その他の世界をたどる道(五)


3月13日 かねやす
「本郷も かねやすまでは 江戸のうち」

先日、白山から本郷通りを神田に向かって歩いていたら、都営大江戸線本郷三丁目駅すぐの交差点で シャッターに大きく描かれた「かねやす」の文字を見つけた。
その瞬間、頭に浮かんだのが上記の句である。
意味など考えたこともなかったが、なんとなく覚えていたもので、帰ってから調べてみた。
Wikipediaによると、「かねやす」とは、京都で口中医(歯医者)をしていた兼康祐悦(かねやす ゆうえつ)が、徳川家康が江戸入府した際に従って、江戸に移住し、興した のだそうだ。

「かねやす」を興したのは初代・兼康祐悦(かねやす ゆうえつ)で、京都で口中医をしていた。
徳川家康が江戸入府した際に従って、江戸に移住し、口中医をしていた。
「元禄年間に、歯磨き粉である『乳香散』を製造販売したところ、大いに人気を呼び、それをきっかけにして小間物店『兼康』を開業する。
乳香散が爆発的に売れたため、当時の当主は弟にのれん分けをし、芝にもう一つの兼康を開店した。
同種の製品が他でも作られ、売上が伸び悩むようになると、本郷と芝の両店で元祖争いが起こり、裁判となる。
これを裁いたのは大岡忠相であった。
大岡は芝の店を兼康、本郷の店をかねやすとせよ、という処分を下した。本郷の店がひらがななのはそのためである。
その後、芝の店は廃業した。」とある、おもしろい。

さらに1730年(享保15年)、大火事が起こり、復興する際、大岡忠相は本郷の「かねやす」があったあたりから南側の建物には塗屋・土蔵造りを奨励し、屋根は茅葺きを禁じ、瓦で葺くことを許した。
このため、「かねやす」が江戸の北限として認識されるようになり、「本郷も かねやすまでは 江戸のうち」の川柳が生まれた。

ただでさえおもしろい話なのに、大岡中相が出て来ることで、よけいおもしろい話となる。
漢字の「兼康」とひらがなの「かねやす」、しかもひらがなの「かねやす」は現在もなお続いている。
私が通った日がたまたまお店が休みで、シャッターが下りていたが、そうでなかったら気づかなかったかもしれない。
+ + + + +
** 作業内容 **
本文のうち「さらに1730年(享保15年」から「このため、「かねやす」が江戸の北限として認識されるようになり、「本郷も かねやすまでは 江戸のうち」の川柳が生まれた。」までの部分を、一字も変えずに引用してください。 この後に並ぶ行は、本文の引用には使いません。

** 提供データ **
+ + + + +
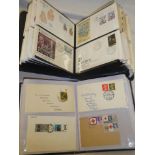 Two albums containing a large selection of GB and Foreign first day covers, US first flight covers,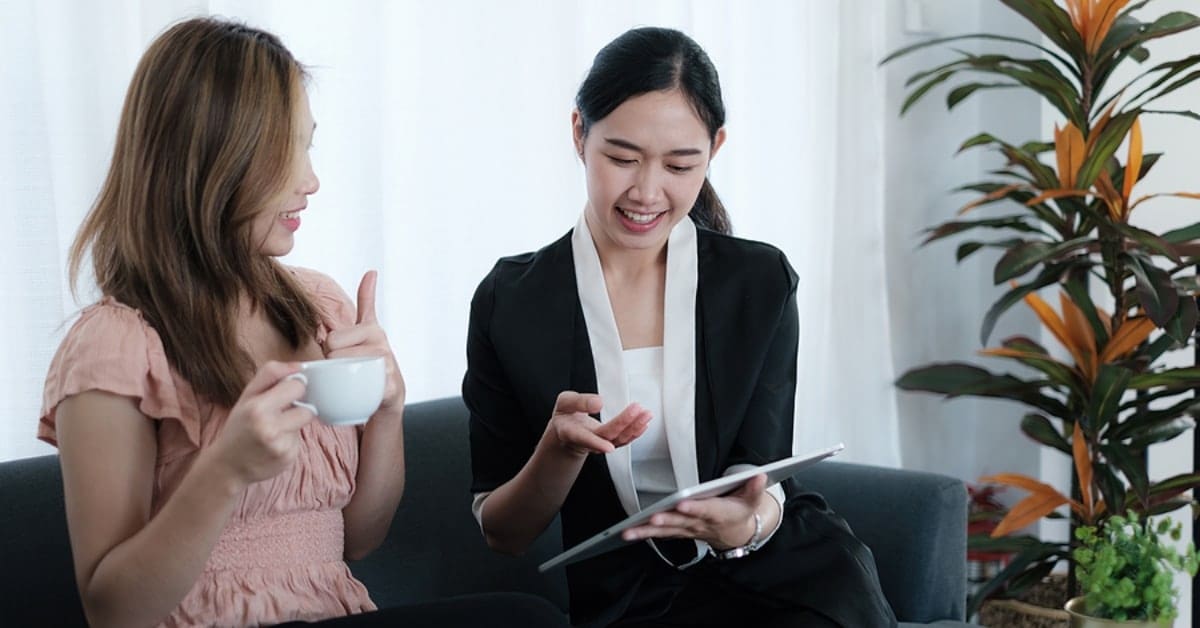 two females on couch having coffee looking at ipad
+ + + + +
** 解答欄 **
さらに1730年(享保15年)、大火事が起こり、復興する際、大岡忠相は本郷の「かねやす」があったあたりから南側の建物には塗屋・土蔵造りを奨励し、屋根は茅葺きを禁じ、瓦で葺くことを許した。
このため、「かねやす」が江戸の北限として認識されるようになり、「本郷も かねやすまでは 江戸のうち」の川柳が生まれた。